Free Cash Flow: SYMC’s free cash flow is healthy, at $1.3 billion. This is a number that has increased steadily since the last quarter of 2016 when it bottomed at around -$500 million.

Debt to Equity: SYMC has a debt/equity ratio of .69. Their balance sheet shows about $2 billion in cash and liquid assets versus about $3.4 billion in long-term debt, which is a pretty good indication that the company should have no problem servicing the debt they carry.

Dividend: SYMC pays an annual dividend of $.30 per share, which translates to a yield of  about 1.6% at the stock’s current price.

Price/Book Ratio: there are a lot of ways to measure how much a stock should be worth; but one of the simplest methods that I like uses the stock’s Book Value, which for SYMC is $8.98 and translates to a Price/Book ratio of 2.09 at the stock’s current price. This is an intriguing aspect of SYMC’s story, since the stock’s decline throughout 2018, and the last month has put the stock more 53% below its historical Price/Book ratio. That puts a long-term target price for the stock in the $29 range, which is a level the stock hasn’t seen since November of 2017.

Technical Profile

Here’s a look at the stock’s latest technical chart.

Current Price Action/Trends and Pivots: The stock’s decline throughout 2017 and 2018 is clear, and is punctuated by the gap in mid-May 2018 that marks the company’s disclosure of its internal investigation, along with the most recent slide back to those lows in the $18 range.

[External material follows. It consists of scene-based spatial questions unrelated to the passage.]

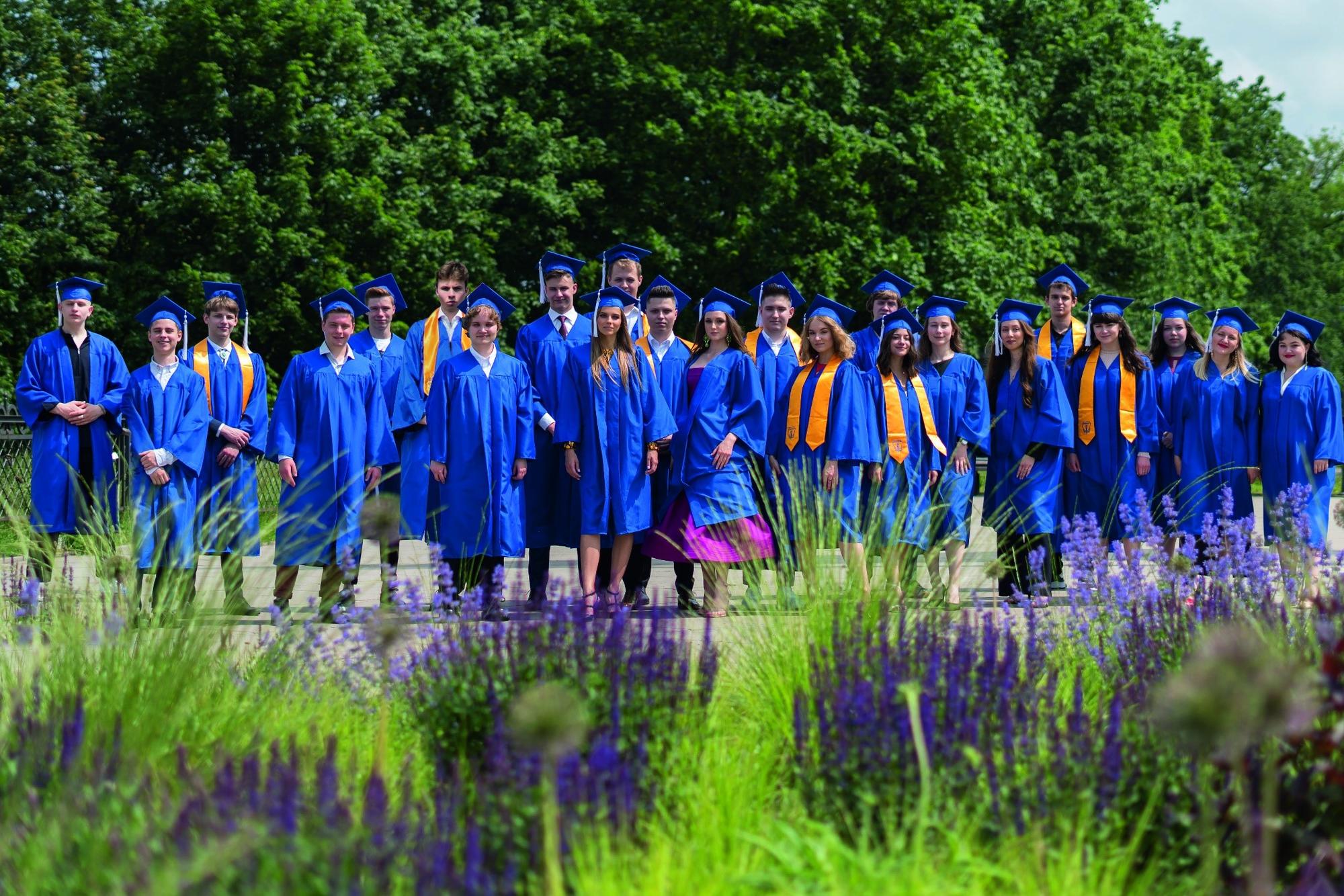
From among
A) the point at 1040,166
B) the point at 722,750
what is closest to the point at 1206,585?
the point at 722,750

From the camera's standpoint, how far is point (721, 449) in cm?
876

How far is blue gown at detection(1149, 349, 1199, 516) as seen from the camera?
10.2 metres

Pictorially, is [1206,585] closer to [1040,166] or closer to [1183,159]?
[1040,166]

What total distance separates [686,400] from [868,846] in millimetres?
5527

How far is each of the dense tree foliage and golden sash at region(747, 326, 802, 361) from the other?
1388 cm

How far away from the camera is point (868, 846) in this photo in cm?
364

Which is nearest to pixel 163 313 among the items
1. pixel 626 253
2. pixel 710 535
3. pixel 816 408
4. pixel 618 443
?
pixel 618 443

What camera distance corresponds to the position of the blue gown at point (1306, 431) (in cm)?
972

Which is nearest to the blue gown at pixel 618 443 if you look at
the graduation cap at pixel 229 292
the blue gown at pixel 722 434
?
the blue gown at pixel 722 434

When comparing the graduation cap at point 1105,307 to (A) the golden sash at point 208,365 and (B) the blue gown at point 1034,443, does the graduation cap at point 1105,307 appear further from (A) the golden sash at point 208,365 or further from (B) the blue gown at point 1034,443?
(A) the golden sash at point 208,365

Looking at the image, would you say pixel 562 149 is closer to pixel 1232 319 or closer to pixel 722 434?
pixel 1232 319

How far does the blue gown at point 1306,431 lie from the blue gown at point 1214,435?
4.7 inches

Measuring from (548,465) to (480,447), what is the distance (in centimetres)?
66

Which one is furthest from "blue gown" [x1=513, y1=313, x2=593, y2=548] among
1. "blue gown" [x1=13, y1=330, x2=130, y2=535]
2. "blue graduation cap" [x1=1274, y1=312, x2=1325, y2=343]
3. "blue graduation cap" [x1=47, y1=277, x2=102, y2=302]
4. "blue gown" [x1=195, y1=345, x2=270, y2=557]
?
"blue graduation cap" [x1=1274, y1=312, x2=1325, y2=343]
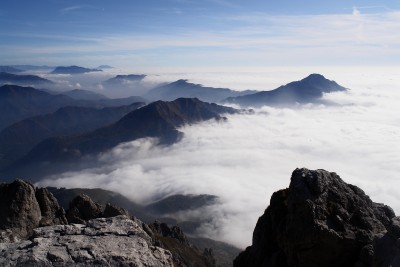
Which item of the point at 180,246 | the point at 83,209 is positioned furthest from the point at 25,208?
the point at 180,246

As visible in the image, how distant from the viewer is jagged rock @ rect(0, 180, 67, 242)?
209ft

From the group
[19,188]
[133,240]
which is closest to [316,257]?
[133,240]

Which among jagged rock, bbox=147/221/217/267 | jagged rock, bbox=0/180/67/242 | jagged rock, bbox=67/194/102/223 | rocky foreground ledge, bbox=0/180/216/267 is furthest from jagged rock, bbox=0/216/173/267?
jagged rock, bbox=147/221/217/267

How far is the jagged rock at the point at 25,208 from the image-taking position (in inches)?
2507

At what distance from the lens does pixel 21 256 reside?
59.5ft

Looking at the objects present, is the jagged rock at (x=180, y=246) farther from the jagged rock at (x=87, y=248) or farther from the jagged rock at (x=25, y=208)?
the jagged rock at (x=87, y=248)

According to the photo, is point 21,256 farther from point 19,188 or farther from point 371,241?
point 19,188

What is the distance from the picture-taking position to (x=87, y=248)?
19.0 m

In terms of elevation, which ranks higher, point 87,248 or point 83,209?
point 87,248

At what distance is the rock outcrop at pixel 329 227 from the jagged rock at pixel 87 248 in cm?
1127

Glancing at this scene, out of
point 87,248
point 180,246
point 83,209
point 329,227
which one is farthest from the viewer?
point 180,246

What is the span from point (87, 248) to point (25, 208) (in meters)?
56.8

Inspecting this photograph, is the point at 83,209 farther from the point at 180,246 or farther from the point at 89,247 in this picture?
the point at 180,246

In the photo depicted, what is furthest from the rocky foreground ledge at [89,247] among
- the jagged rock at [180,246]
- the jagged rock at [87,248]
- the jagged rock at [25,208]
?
the jagged rock at [180,246]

That decline, however, could also equate to useful opportunity for bullish investors under the right circumstances. A break above $20 could signal a short-term trend reversal, with room to run to about $24 where the stock topped out in April. To stage a legitimate, sustainable upward trend, the stock would need to break the $24, but could give the stock good momentum to drive to around $28, and possibly to even start to test the upper ranges of its value proposition around $20.

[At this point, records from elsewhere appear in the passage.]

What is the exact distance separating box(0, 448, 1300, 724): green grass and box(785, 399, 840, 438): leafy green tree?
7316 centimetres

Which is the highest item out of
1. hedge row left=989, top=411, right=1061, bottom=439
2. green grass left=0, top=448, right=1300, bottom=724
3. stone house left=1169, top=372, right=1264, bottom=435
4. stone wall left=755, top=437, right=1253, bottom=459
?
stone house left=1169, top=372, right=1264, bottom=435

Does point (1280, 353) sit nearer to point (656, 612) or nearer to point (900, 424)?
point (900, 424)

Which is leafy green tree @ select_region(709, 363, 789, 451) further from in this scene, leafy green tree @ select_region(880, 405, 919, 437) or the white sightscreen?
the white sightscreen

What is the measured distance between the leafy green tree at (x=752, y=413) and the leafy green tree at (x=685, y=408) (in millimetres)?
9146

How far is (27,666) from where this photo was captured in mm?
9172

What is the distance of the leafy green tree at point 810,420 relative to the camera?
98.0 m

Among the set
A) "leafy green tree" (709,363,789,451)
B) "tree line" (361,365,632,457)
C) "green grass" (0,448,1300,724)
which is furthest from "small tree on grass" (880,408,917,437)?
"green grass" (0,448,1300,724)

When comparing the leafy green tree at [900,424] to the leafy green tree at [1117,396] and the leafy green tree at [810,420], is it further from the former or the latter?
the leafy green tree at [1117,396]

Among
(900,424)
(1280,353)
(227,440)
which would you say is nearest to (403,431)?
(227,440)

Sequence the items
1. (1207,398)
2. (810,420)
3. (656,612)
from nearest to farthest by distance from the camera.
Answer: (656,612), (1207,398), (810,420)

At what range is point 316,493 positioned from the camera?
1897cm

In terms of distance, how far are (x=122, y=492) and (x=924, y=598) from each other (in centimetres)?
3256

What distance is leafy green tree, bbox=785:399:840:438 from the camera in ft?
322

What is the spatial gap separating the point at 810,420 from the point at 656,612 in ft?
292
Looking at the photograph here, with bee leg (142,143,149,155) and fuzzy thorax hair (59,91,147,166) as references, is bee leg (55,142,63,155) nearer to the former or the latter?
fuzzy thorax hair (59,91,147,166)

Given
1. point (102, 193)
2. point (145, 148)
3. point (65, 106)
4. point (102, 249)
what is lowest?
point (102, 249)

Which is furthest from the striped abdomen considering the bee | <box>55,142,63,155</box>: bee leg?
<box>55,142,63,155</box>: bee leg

Near-term Keys: If the stock pushes above $20, and can hold that level for the next couple of days, there is probably a pretty good bullish opportunity for a short-term momentum trade using call options with an eye on $24 as a near-term target price. a drop below $18 could open up an opportunity to short the stock or to work with put options, with the stock next most likely points of support somewhere between $15 and $16 based on pivot lows seen back in 2013 and 2016. What about the value proposition? The stock has some interesting fundamental strengths that could put a patient investor in good position for a long-term gain. If you don’t mind dealing with near-term volatility on both the upside and the downside, this could be an interesting stock to work with.